_Task brief_: Each record needs to be transcribed word for word, though without its pictures.

Free-text object descriptions:
※

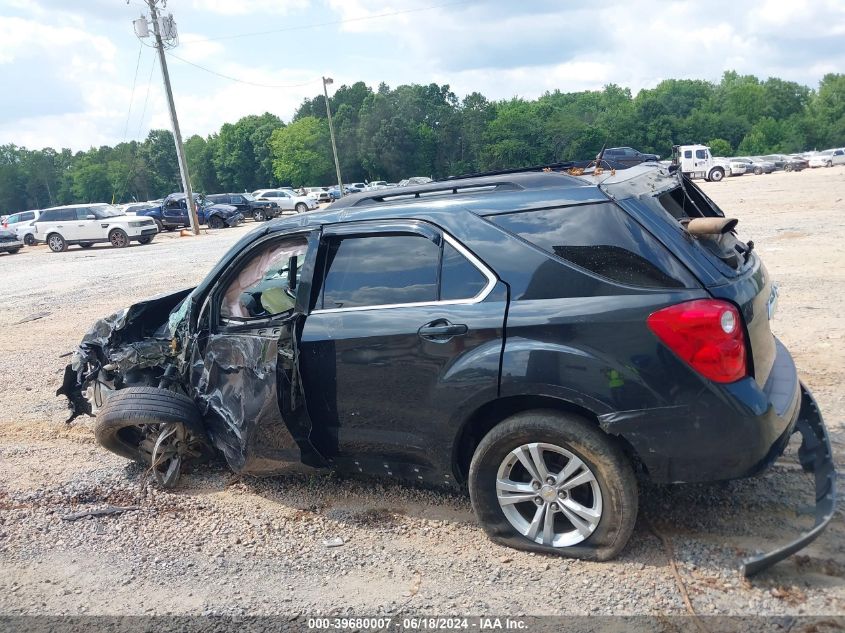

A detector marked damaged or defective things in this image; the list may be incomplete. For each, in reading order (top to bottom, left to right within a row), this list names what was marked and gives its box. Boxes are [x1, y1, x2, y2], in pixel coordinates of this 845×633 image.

mangled hood [60, 286, 197, 420]
damaged suv [61, 162, 836, 572]
detached bumper [740, 382, 836, 576]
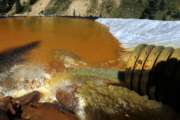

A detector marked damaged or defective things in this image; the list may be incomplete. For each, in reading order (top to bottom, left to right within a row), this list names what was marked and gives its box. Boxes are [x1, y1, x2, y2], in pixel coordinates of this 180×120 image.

rusty drainage pipe [124, 44, 180, 112]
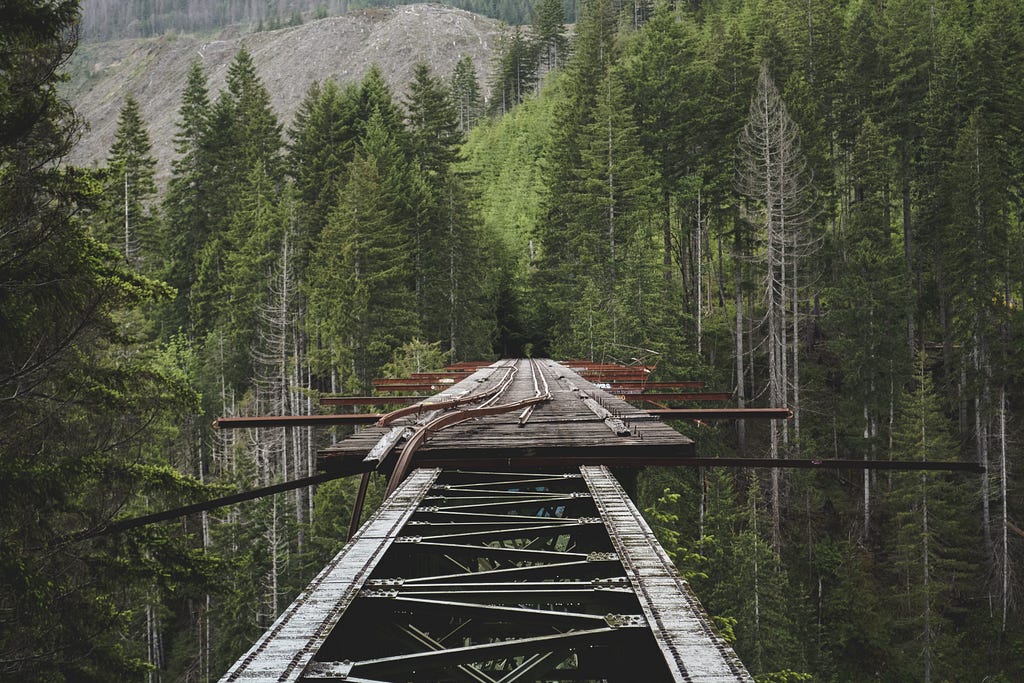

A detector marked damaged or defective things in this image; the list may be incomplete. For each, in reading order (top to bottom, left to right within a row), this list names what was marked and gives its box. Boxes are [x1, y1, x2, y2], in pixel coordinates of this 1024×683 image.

rusty steel beam [216, 411, 380, 428]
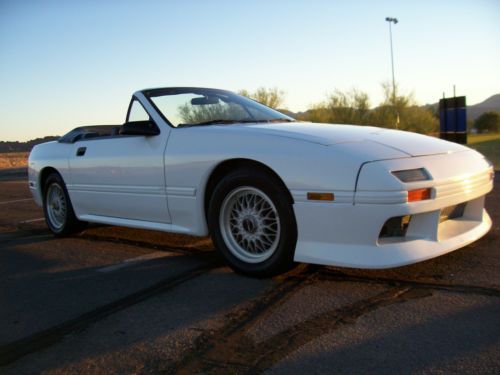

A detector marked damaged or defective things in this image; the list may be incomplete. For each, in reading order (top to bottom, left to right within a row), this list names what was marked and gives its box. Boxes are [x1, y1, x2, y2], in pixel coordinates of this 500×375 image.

crack in asphalt [0, 262, 219, 368]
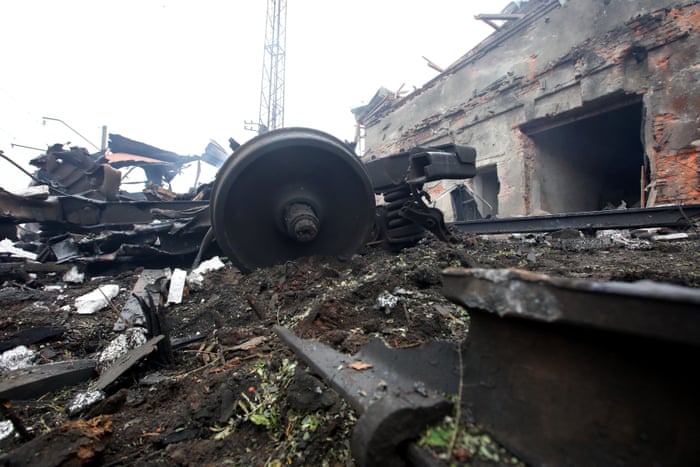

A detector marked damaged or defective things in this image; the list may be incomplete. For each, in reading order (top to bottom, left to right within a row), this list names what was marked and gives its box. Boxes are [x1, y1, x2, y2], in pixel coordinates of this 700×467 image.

bent steel plate [211, 128, 378, 274]
charred wreckage [1, 126, 700, 466]
rusted metal bracket [270, 328, 456, 466]
damaged building facade [356, 0, 700, 220]
damaged brick wall [360, 0, 700, 216]
rusted metal bracket [442, 268, 700, 466]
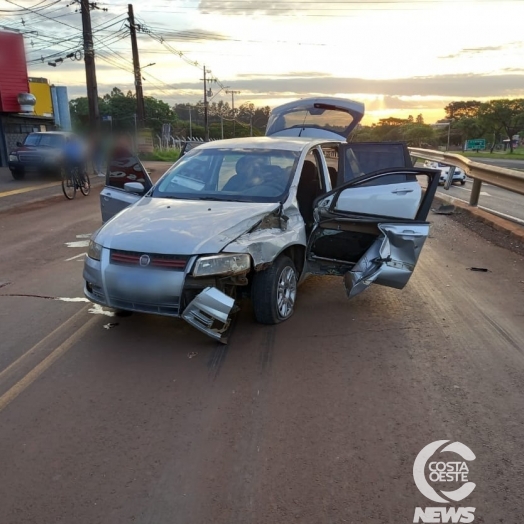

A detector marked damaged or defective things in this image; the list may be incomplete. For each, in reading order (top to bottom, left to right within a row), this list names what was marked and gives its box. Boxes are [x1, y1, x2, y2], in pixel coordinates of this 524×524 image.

broken headlight [87, 241, 103, 260]
crumpled front bumper [83, 253, 235, 342]
broken headlight [193, 254, 251, 278]
severely damaged car [84, 98, 440, 342]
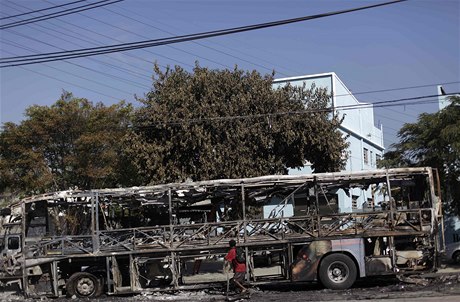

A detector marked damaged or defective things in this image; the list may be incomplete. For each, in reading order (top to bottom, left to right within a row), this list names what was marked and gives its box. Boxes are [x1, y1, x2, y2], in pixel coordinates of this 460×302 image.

rusted bus body [0, 168, 444, 298]
burnt wreckage [0, 168, 446, 298]
burned bus [0, 168, 446, 298]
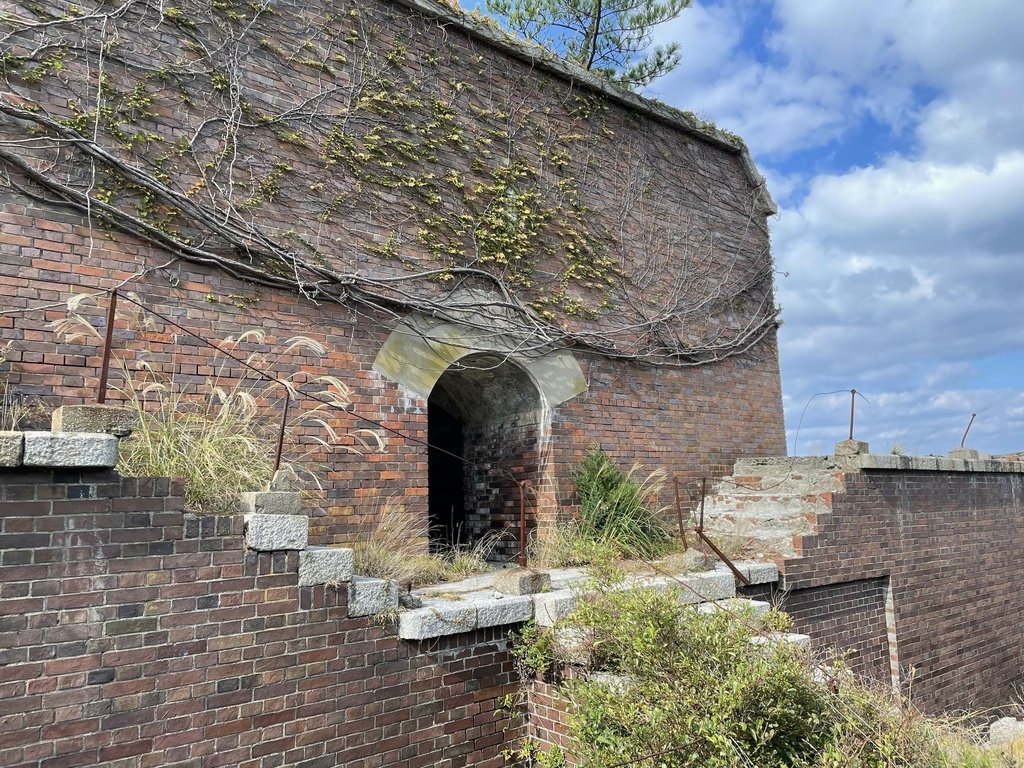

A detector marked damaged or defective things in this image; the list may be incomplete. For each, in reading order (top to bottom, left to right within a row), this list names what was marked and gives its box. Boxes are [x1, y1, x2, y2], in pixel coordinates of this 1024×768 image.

rusted metal rod [96, 290, 118, 408]
rusted metal rod [272, 392, 288, 472]
rusted metal rod [960, 412, 976, 448]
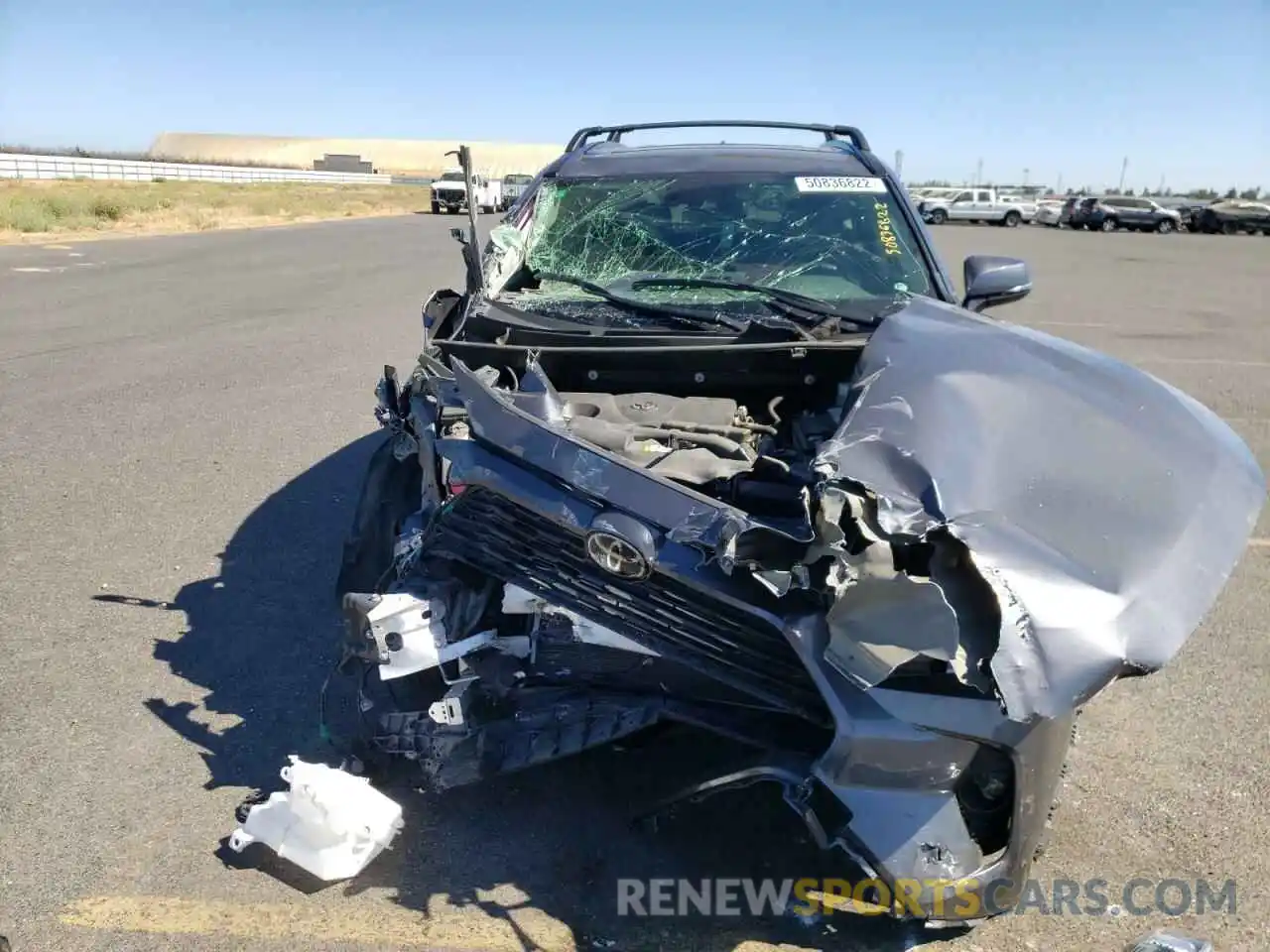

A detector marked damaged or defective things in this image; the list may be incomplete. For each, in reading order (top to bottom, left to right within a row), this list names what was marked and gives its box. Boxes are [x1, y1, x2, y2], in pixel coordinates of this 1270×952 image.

shattered windshield [512, 171, 933, 305]
damaged side mirror [960, 254, 1032, 313]
crushed hood [818, 298, 1262, 722]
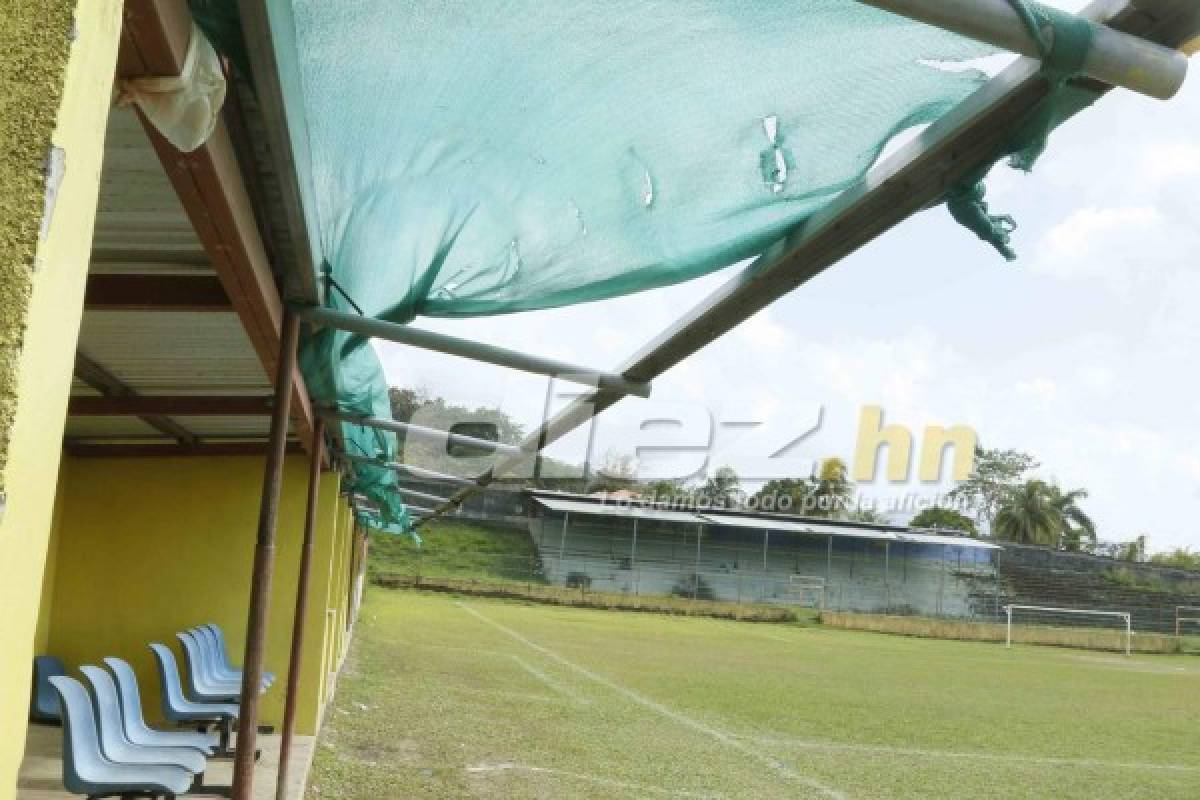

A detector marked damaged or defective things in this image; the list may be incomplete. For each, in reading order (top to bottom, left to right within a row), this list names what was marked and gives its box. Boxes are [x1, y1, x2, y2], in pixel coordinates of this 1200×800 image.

rusty metal post [232, 311, 302, 800]
rusty metal post [274, 417, 324, 800]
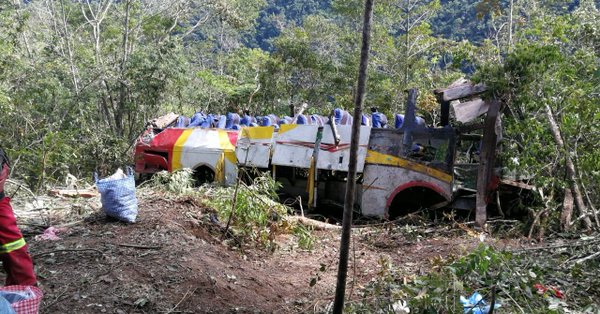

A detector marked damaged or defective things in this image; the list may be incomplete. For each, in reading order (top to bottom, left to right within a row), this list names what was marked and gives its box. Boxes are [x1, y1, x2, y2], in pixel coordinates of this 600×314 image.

※

_Task solution_:
A detector marked damaged or defective things in this image; the list may be incomplete. For each, in reading order (top to bottom, left to right within a row), this list names what was marked and gives its box. Boxes are [x1, y1, x2, y2], in pixel coordinates of this 845×633 image.

mangled hood [60, 286, 197, 420]
damaged suv [61, 162, 836, 572]
detached bumper [740, 382, 836, 576]

A detector marked damaged or defective things in this image; the list may be incomplete. For each, in reading order (top to bottom, left to right within a row), this list names what was marked and gives its box. Boxes are [x1, y1, x2, y2], in pixel coordinates of this 180×120 image.

rusty drainage pipe [124, 44, 180, 112]

A detector marked damaged or defective things in this image; the list may be incomplete. For each, in reading order (top to bottom, left to right within a row), this list names what was marked and gives its box. Boxes are [x1, y1, x2, y2], in pixel coordinates of this 1024×683 image.

rusty steel beam [216, 411, 380, 428]

A detector marked damaged or defective things in this image; the list may be incomplete. For each, in reading order (top to bottom, left to right within a row), this list names what was marked and gives its box. Boxes are [x1, y1, x2, y2], in pixel coordinates of this 500×375 image.

crack in asphalt [0, 262, 219, 368]

A detector marked damaged or defective things in this image; the list may be incomplete. For each, in reading order (top to bottom, left to right within a row), this list names what was marked and gives its box. Boxes are [x1, y1, x2, y2], in pixel coordinates of this 700×467 image.

bent steel plate [211, 128, 378, 274]
charred wreckage [1, 126, 700, 466]
rusted metal bracket [270, 328, 456, 466]
damaged building facade [356, 0, 700, 220]
damaged brick wall [360, 0, 700, 216]
rusted metal bracket [442, 268, 700, 466]

A detector marked damaged or defective things in this image; the list may be incomplete. For each, in reading order (top to bottom, left to right within a row), this list names what was marked and gives its box. Boxes are [x1, y1, x2, y2], in pixel coordinates of this 524×524 image.

broken headlight [87, 241, 103, 260]
crumpled front bumper [83, 253, 235, 342]
broken headlight [193, 254, 251, 278]
severely damaged car [84, 98, 440, 342]

A detector marked damaged or defective things in this image; the list may be incomplete. For each, in reading order (top to bottom, left to right within a row), this list names what was marked and gives its box. Boxes are [x1, y1, x2, y2], in pixel coordinates of this 460×302 image.

rusted bus body [0, 168, 444, 298]
burnt wreckage [0, 168, 446, 298]
burned bus [0, 168, 446, 298]

A detector marked damaged or defective things in this image; the list may be incomplete. For each, in reading order (top to bottom, left to right within a row), this list names what was marked and gives its box. Boxes are [x1, y1, x2, y2], in pixel coordinates of this 1024×768 image.

rusted metal rod [96, 290, 118, 408]
rusted metal rod [272, 392, 288, 472]
rusted metal rod [960, 412, 976, 448]

A detector marked damaged or defective things in this image; the list may be incomplete. For each, in reading order (top to bottom, left to right within a row), this list names what was marked and gives its box. Boxes are [x1, y1, x2, y2], in pixel coordinates of this 1270×952 image.

shattered windshield [512, 171, 933, 305]
damaged side mirror [960, 254, 1032, 313]
crushed hood [818, 298, 1262, 722]

A detector marked damaged or defective things in this image; the list may be incomplete. For each, in reading order (top to bottom, left to right within a row), this list names what was marked and gives its box. Boxes are [x1, y1, x2, y2], in pixel coordinates of this 1200×800 image.

rusty metal post [232, 311, 302, 800]
rusty metal post [274, 417, 324, 800]

A detector marked damaged or defective things in this image; the list may be incomplete. For each, in reading order (top to bottom, left to right within a row), this list names what was marked and gives its box. Boxes are [x1, y1, x2, y2], in pixel coordinates of this 600×314 image.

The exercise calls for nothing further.